W ramach projektu „Zielonogórski Orange Światłowód” Orange Polska buduje na terenie Zielonej Góry sieć światłowodową. Mieszkańcy dzielnicy Jędrzychów w południowej części miasta mają zastrzeżenia do sposobu przeprowadzenia prac. Mówią o „prowizorce” – relacjonuje Gazeta Lubuska.
Nie podoba się im to, że operator, aby doprowadzić światłowód do zainteresowanych usługą domów stawia drewniane słupy do ich podwieszania. Denerwują się, bo niedawno na Jędrzychowie zlikwidowano napowietrzną sieć elektryczną. Wraz z nią usunięto betonowe słupy, a teraz pojawiają się drewniane.
Mieszkańcy Jędrzychowa sceptycznie podchodzą do urzędowych wyjaśnień mówiących o braku miejsca na instalację w rurach ziemnych. Na ulicy Krzywej i Podwójnej są pobocza, choć miejscami wąskie. Wskazują też, że światłowód można położyć przy pomocy lżejszego sprzętu budowlanego, a w razie konieczności przekopać się pod jezdnią maszyną przyciskową, tzw. kretem. Podejrzewają, że decyzja była zdeterminowana względami ekonomicznymi. Tak jest po prostu taniej.
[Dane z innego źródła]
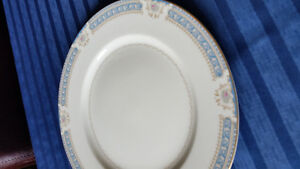 8 place China setting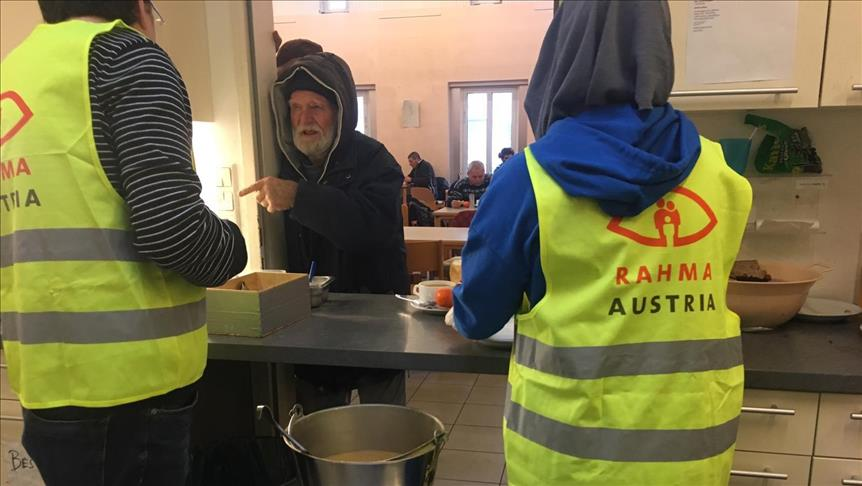Avusturya'da Müslümanlardan evsizlere sıcak yemek
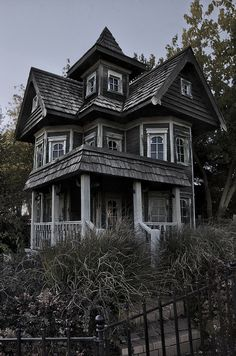 Thanks to for this image of beautiful creepy goth house. Maybe Ill have one one day! Old Abandoned Buildings, Abandoned Mansions, Old Buildings, Abandoned Places, Beautiful Architecture, Architecture Design, Scary Houses, Second Empire, Gothic House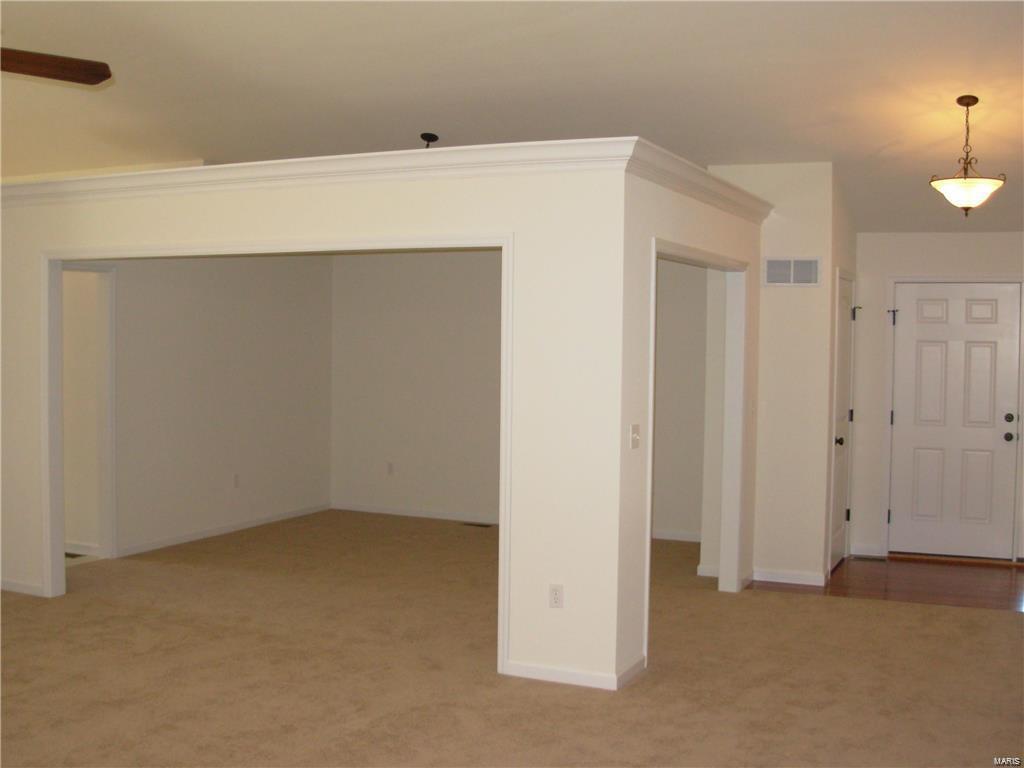10545 Victoria Falls Drive (lot 29) Property Photo 7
Urzędnicy z zielonogórskiego magistratu tłumaczą gazecie, że to wyjątkowa sytuacja, spowodowana brakiem możliwości dojścia doziemnego wskutek braku miejsca na posadowienie studni telekomunikacyjnej oraz bardzo małą szerokością pasa drogowego. W tej sytuacji alternatywą byłaby jedynie rezygnacja z budowy niektórych odcinków a w konsekwencji brak możliwości podłączenia abonentów.